** AVAILABLE DATA follows **

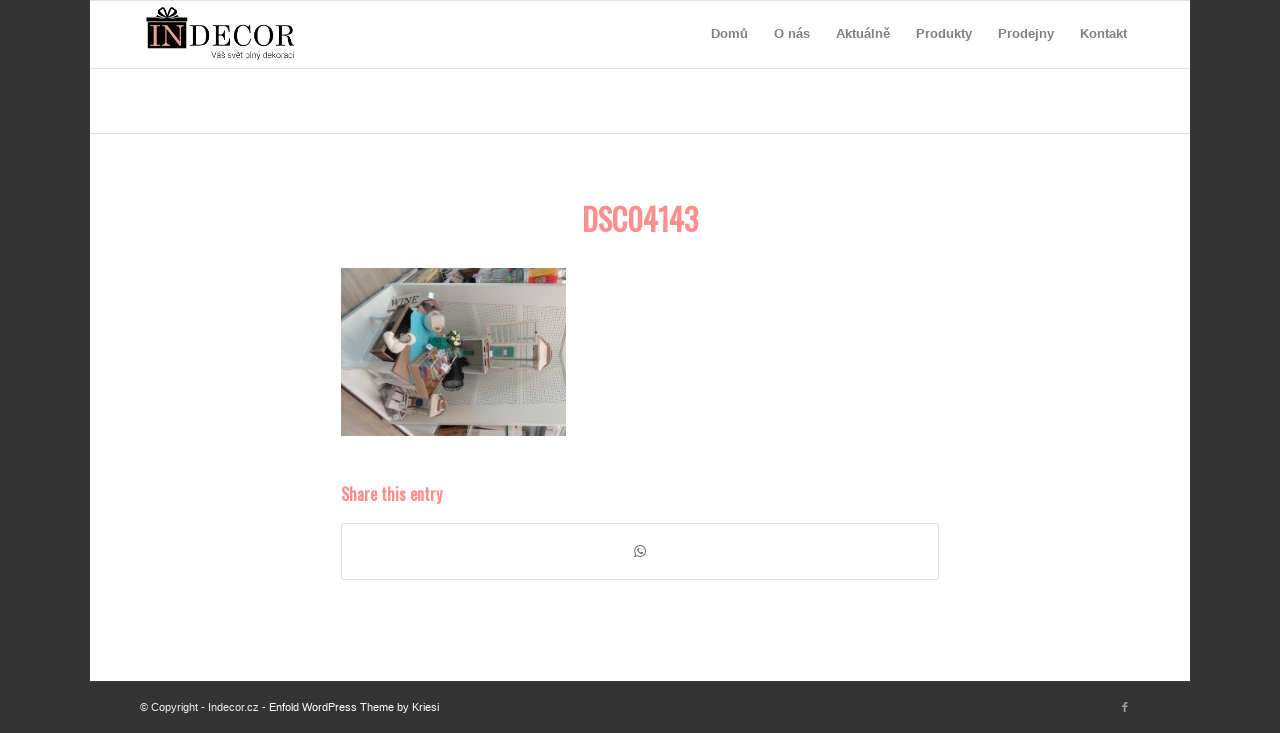

--- FILE ---
content_type: text/plain
request_url: https://www.google-analytics.com/j/collect?v=1&_v=j102&a=1341418959&t=pageview&_s=1&dl=https%3A%2F%2Fwww.indecordarky.cz%2Fdsc04143%2F&ul=en-us%40posix&dt=DSC04143%20%7C%20Indecor&sr=1280x720&vp=1280x720&_u=IEBAAEABAAAAACAAI~&jid=2123243550&gjid=131427181&cid=508508365.1769228884&tid=UA-96933334-1&_gid=909027012.1769228884&_r=1&_slc=1&z=1856471525
body_size: -451
content:
2,cG-W72V242RY2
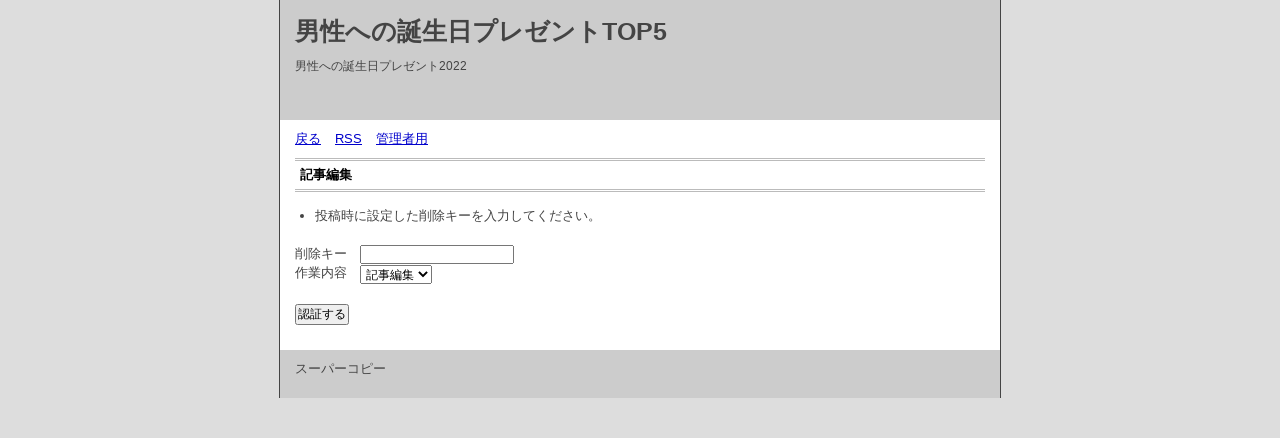

--- FILE ---
content_type: text/html; charset=utf-8
request_url: http://ksystem.kumanoit.com/img/diary.cgi?mode=edit&no=66
body_size: 2209
content:
<?xml version="1.0" encoding="utf-8"?>
<!DOCTYPE html PUBLIC "-//W3C//DTD XHTML 1.0 Strict//EN" "http://www.w3.org/TR/xhtml1/DTD/xhtml1-strict.dtd">
<html xmlns="http://www.w3.org/1999/xhtml" xml:lang="ja" lang="ja" dir="ltr">

<head>
	<meta http-equiv="Content-Type" content="text/html; charset=utf-8" />
	<meta http-equiv="Content-Style-Type" content="text/css" />
	<meta http-equiv="Content-Script-Type" content="text/javascript" />
	<title>男性への誕生日プレゼントTOP5</title>
	<link rel="stylesheet" href="https://ksystem.kumanoit.com/img/skin/common.css" type="text/css" media="all" />
	<link rel="alternate" href="https://ksystem.kumanoit.com/img/diary.cgi?mode=rss" type="application/rss+xml" title="RSS" />
	<script type="text/javascript" src="https://ksystem.kumanoit.com/img/skin/common.js"></script>
</head>

<body>
<div id="container">
<div id="header">
	<h1><a href="https://ksystem.kumanoit.com/img/diary.cgi">男性への誕生日プレゼントTOP5</a></h1>
	<p>男性への誕生日プレゼント2022</p>
</div>
<div id="menu">
	<h2>目次</h2>
	<ul>
		<li><a href="https://ksystem.kumanoit.com/img/diary.cgi">戻る</a></li>
		<li><a href="https://ksystem.kumanoit.com/img/diary.cgi?mode=rss">RSS</a></li>
		<li><a href="https://ksystem.kumanoit.com/img/diary.cgi?mode=admin">管理者用</a></li>
	</ul>
</div>
<div id="form">
	<h2>記事編集</h2>
	<ul>
		<li>投稿時に設定した削除キーを入力してください。</li>
	</ul>
	<form action="https://ksystem.kumanoit.com/img/diary.cgi" method="post">
		<fieldset>
			<legend>認証フォーム</legend>
			<input type="hidden" name="mode" value="edit" />
			<input type="hidden" name="no" value="66" />
			<dl>
				<dt>削除キー</dt>
					<dd><input type="password" name="pwd" size="20" value="" /></dd>
				<dt>作業内容</dt>
					<dd>
						<select name="work">
							<option value="form" lang="ja">記事編集</option><option value="del" lang="ja">記事削除</option>
						</select>
					</dd>
			</dl>
			<p><input type="submit" value="認証する" /></p>
		</fieldset>
	</form>
</div>
<div id="footer">
	<address>スーパーコピー</address>
</div>
</div>
</body>

</html>
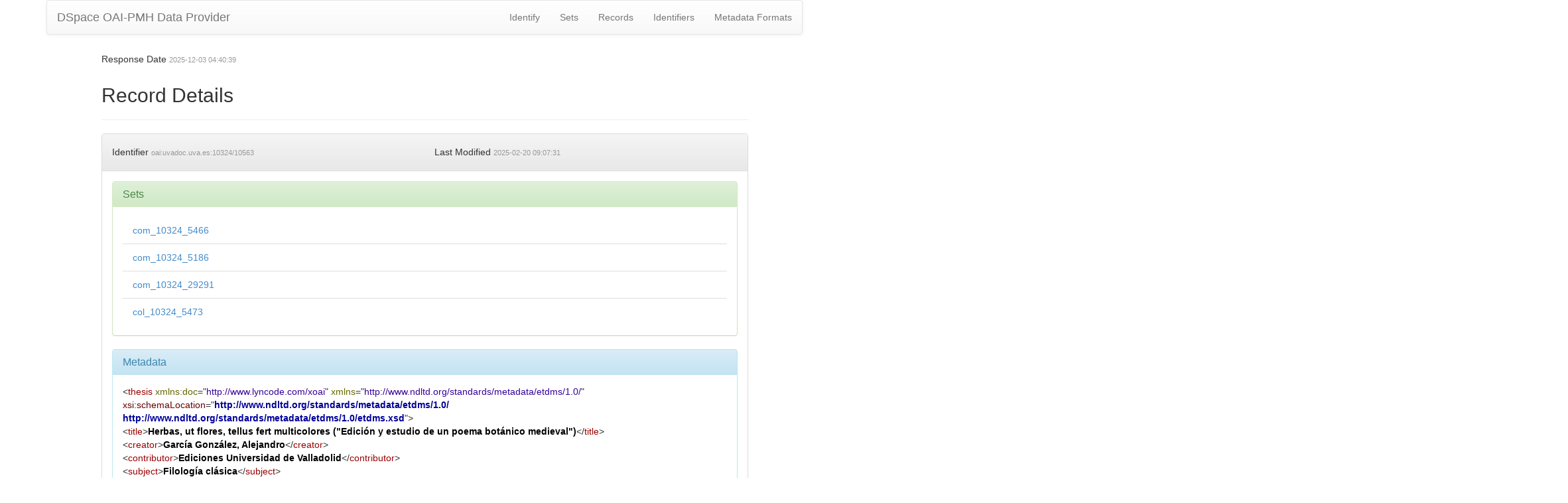

--- FILE ---
content_type: application/xml;charset=UTF-8
request_url: https://uvadoc.uva.es/oai/request?verb=GetRecord&metadataPrefix=etdms&identifier=oai:uvadoc.uva.es:10324/10563
body_size: 2736
content:
<?xml version="1.0" encoding="UTF-8"?><?xml-stylesheet type="text/xsl" href="static/style.xsl"?><OAI-PMH xmlns="http://www.openarchives.org/OAI/2.0/" xmlns:xsi="http://www.w3.org/2001/XMLSchema-instance" xsi:schemaLocation="http://www.openarchives.org/OAI/2.0/ http://www.openarchives.org/OAI/2.0/OAI-PMH.xsd"><responseDate>2025-12-03T04:40:39Z</responseDate><request verb="GetRecord" identifier="oai:uvadoc.uva.es:10324/10563" metadataPrefix="etdms">https://uvadoc.uva.es/oai/request</request><GetRecord><record><header><identifier>oai:uvadoc.uva.es:10324/10563</identifier><datestamp>2025-02-20T09:07:31Z</datestamp><setSpec>com_10324_5466</setSpec><setSpec>com_10324_5186</setSpec><setSpec>com_10324_29291</setSpec><setSpec>col_10324_5473</setSpec></header><metadata><thesis xmlns="http://www.ndltd.org/standards/metadata/etdms/1.0/" xmlns:doc="http://www.lyncode.com/xoai" xmlns:xsi="http://www.w3.org/2001/XMLSchema-instance" xsi:schemaLocation="http://www.ndltd.org/standards/metadata/etdms/1.0/ http://www.ndltd.org/standards/metadata/etdms/1.0/etdms.xsd">
<title>Herbas, ut flores, tellus fert multicolores ("Edición y estudio de un poema botánico medieval")</title>
<creator>García González, Alejandro</creator>
<contributor>Ediciones Universidad de Valladolid</contributor>
<subject>Filología clásica</subject>
<description>Primera edición crítica de un poema latino sobre plantas medicinales compuesto en el siglo XIII en hexámetros leoninos. En el trabajo se ofrece también un estudio de la transmisión textual del mismo, un análisis de sus aspectos formales y la identificación de los nombres de las plantas que lo componen.</description>
<description>First critical edition of a Latin poem on medicinal plants composed in the 13th century in leonine hexameters. In this work we offer also the study of the textual transmission, the analysis of the formal aspects and the identification of the names of the plants of this poem.</description>
<date>2015-04-14</date>
<date>2015-04-14</date>
<date>2008</date>
<type>info:eu-repo/semantics/article</type>
<identifier>Minerva: Revista de filología clásica, 2008, N.21, pags.155-194</identifier>
<identifier>0213-9634</identifier>
<identifier>2530-6480</identifier>
<identifier>http://uvadoc.uva.es/handle/10324/10563</identifier>
<identifier>155</identifier>
<identifier>21</identifier>
<identifier>194</identifier>
<identifier>Minerva: Revista de filología clásica</identifier>
<language>spa</language>
<rights>info:eu-repo/semantics/openAccess</rights>
<rights>http://creativecommons.org/licenses/by-nc-nd/4.0/</rights>
<rights>Attribution-NonCommercial-NoDerivatives 4.0 International</rights>
</thesis></metadata></record></GetRecord></OAI-PMH>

** End of AVAILABLE DATA **

DIRECTIONS: Copy out the whole listing exactly. Skip its pictures.

RESPONSE BOX:
--- FILE ---
content_type: text/plain
request_url: https://www.google-analytics.com/j/collect?v=1&_v=j102&a=1341418959&t=pageview&_s=1&dl=https%3A%2F%2Fwww.indecordarky.cz%2Fdsc04143%2F&ul=en-us%40posix&dt=DSC04143%20%7C%20Indecor&sr=1280x720&vp=1280x720&_u=IEBAAEABAAAAACAAI~&jid=2123243550&gjid=131427181&cid=508508365.1769228884&tid=UA-96933334-1&_gid=909027012.1769228884&_r=1&_slc=1&z=1856471525
body_size: -451
content:
2,cG-W72V242RY2

--- FILE ---
content_type: text/html; charset=utf-8
request_url: http://ksystem.kumanoit.com/img/diary.cgi?mode=edit&no=66
body_size: 2209
content:
<?xml version="1.0" encoding="utf-8"?>
<!DOCTYPE html PUBLIC "-//W3C//DTD XHTML 1.0 Strict//EN" "http://www.w3.org/TR/xhtml1/DTD/xhtml1-strict.dtd">
<html xmlns="http://www.w3.org/1999/xhtml" xml:lang="ja" lang="ja" dir="ltr">

<head>
	<meta http-equiv="Content-Type" content="text/html; charset=utf-8" />
	<meta http-equiv="Content-Style-Type" content="text/css" />
	<meta http-equiv="Content-Script-Type" content="text/javascript" />
	<title>男性への誕生日プレゼントTOP5</title>
	<link rel="stylesheet" href="https://ksystem.kumanoit.com/img/skin/common.css" type="text/css" media="all" />
	<link rel="alternate" href="https://ksystem.kumanoit.com/img/diary.cgi?mode=rss" type="application/rss+xml" title="RSS" />
	<script type="text/javascript" src="https://ksystem.kumanoit.com/img/skin/common.js"></script>
</head>

<body>
<div id="container">
<div id="header">
	<h1><a href="https://ksystem.kumanoit.com/img/diary.cgi">男性への誕生日プレゼントTOP5</a></h1>
	<p>男性への誕生日プレゼント2022</p>
</div>
<div id="menu">
	<h2>目次</h2>
	<ul>
		<li><a href="https://ksystem.kumanoit.com/img/diary.cgi">戻る</a></li>
		<li><a href="https://ksystem.kumanoit.com/img/diary.cgi?mode=rss">RSS</a></li>
		<li><a href="https://ksystem.kumanoit.com/img/diary.cgi?mode=admin">管理者用</a></li>
	</ul>
</div>
<div id="form">
	<h2>記事編集</h2>
	<ul>
		<li>投稿時に設定した削除キーを入力してください。</li>
	</ul>
	<form action="https://ksystem.kumanoit.com/img/diary.cgi" method="post">
		<fieldset>
			<legend>認証フォーム</legend>
			<input type="hidden" name="mode" value="edit" />
			<input type="hidden" name="no" value="66" />
			<dl>
				<dt>削除キー</dt>
					<dd><input type="password" name="pwd" size="20" value="" /></dd>
				<dt>作業内容</dt>
					<dd>
						<select name="work">
							<option value="form" lang="ja">記事編集</option><option value="del" lang="ja">記事削除</option>
						</select>
					</dd>
			</dl>
			<p><input type="submit" value="認証する" /></p>
		</fieldset>
	</form>
</div>
<div id="footer">
	<address>スーパーコピー</address>
</div>
</div>
</body>

</html>

--- FILE ---
content_type: application/xml;charset=UTF-8
request_url: https://uvadoc.uva.es/oai/request?verb=GetRecord&metadataPrefix=etdms&identifier=oai:uvadoc.uva.es:10324/10563
body_size: 2736
content:
<?xml version="1.0" encoding="UTF-8"?><?xml-stylesheet type="text/xsl" href="static/style.xsl"?><OAI-PMH xmlns="http://www.openarchives.org/OAI/2.0/" xmlns:xsi="http://www.w3.org/2001/XMLSchema-instance" xsi:schemaLocation="http://www.openarchives.org/OAI/2.0/ http://www.openarchives.org/OAI/2.0/OAI-PMH.xsd"><responseDate>2025-12-03T04:40:39Z</responseDate><request verb="GetRecord" identifier="oai:uvadoc.uva.es:10324/10563" metadataPrefix="etdms">https://uvadoc.uva.es/oai/request</request><GetRecord><record><header><identifier>oai:uvadoc.uva.es:10324/10563</identifier><datestamp>2025-02-20T09:07:31Z</datestamp><setSpec>com_10324_5466</setSpec><setSpec>com_10324_5186</setSpec><setSpec>com_10324_29291</setSpec><setSpec>col_10324_5473</setSpec></header><metadata><thesis xmlns="http://www.ndltd.org/standards/metadata/etdms/1.0/" xmlns:doc="http://www.lyncode.com/xoai" xmlns:xsi="http://www.w3.org/2001/XMLSchema-instance" xsi:schemaLocation="http://www.ndltd.org/standards/metadata/etdms/1.0/ http://www.ndltd.org/standards/metadata/etdms/1.0/etdms.xsd">
<title>Herbas, ut flores, tellus fert multicolores ("Edición y estudio de un poema botánico medieval")</title>
<creator>García González, Alejandro</creator>
<contributor>Ediciones Universidad de Valladolid</contributor>
<subject>Filología clásica</subject>
<description>Primera edición crítica de un poema latino sobre plantas medicinales compuesto en el siglo XIII en hexámetros leoninos. En el trabajo se ofrece también un estudio de la transmisión textual del mismo, un análisis de sus aspectos formales y la identificación de los nombres de las plantas que lo componen.</description>
<description>First critical edition of a Latin poem on medicinal plants composed in the 13th century in leonine hexameters. In this work we offer also the study of the textual transmission, the analysis of the formal aspects and the identification of the names of the plants of this poem.</description>
<date>2015-04-14</date>
<date>2015-04-14</date>
<date>2008</date>
<type>info:eu-repo/semantics/article</type>
<identifier>Minerva: Revista de filología clásica, 2008, N.21, pags.155-194</identifier>
<identifier>0213-9634</identifier>
<identifier>2530-6480</identifier>
<identifier>http://uvadoc.uva.es/handle/10324/10563</identifier>
<identifier>155</identifier>
<identifier>21</identifier>
<identifier>194</identifier>
<identifier>Minerva: Revista de filología clásica</identifier>
<language>spa</language>
<rights>info:eu-repo/semantics/openAccess</rights>
<rights>http://creativecommons.org/licenses/by-nc-nd/4.0/</rights>
<rights>Attribution-NonCommercial-NoDerivatives 4.0 International</rights>
</thesis></metadata></record></GetRecord></OAI-PMH>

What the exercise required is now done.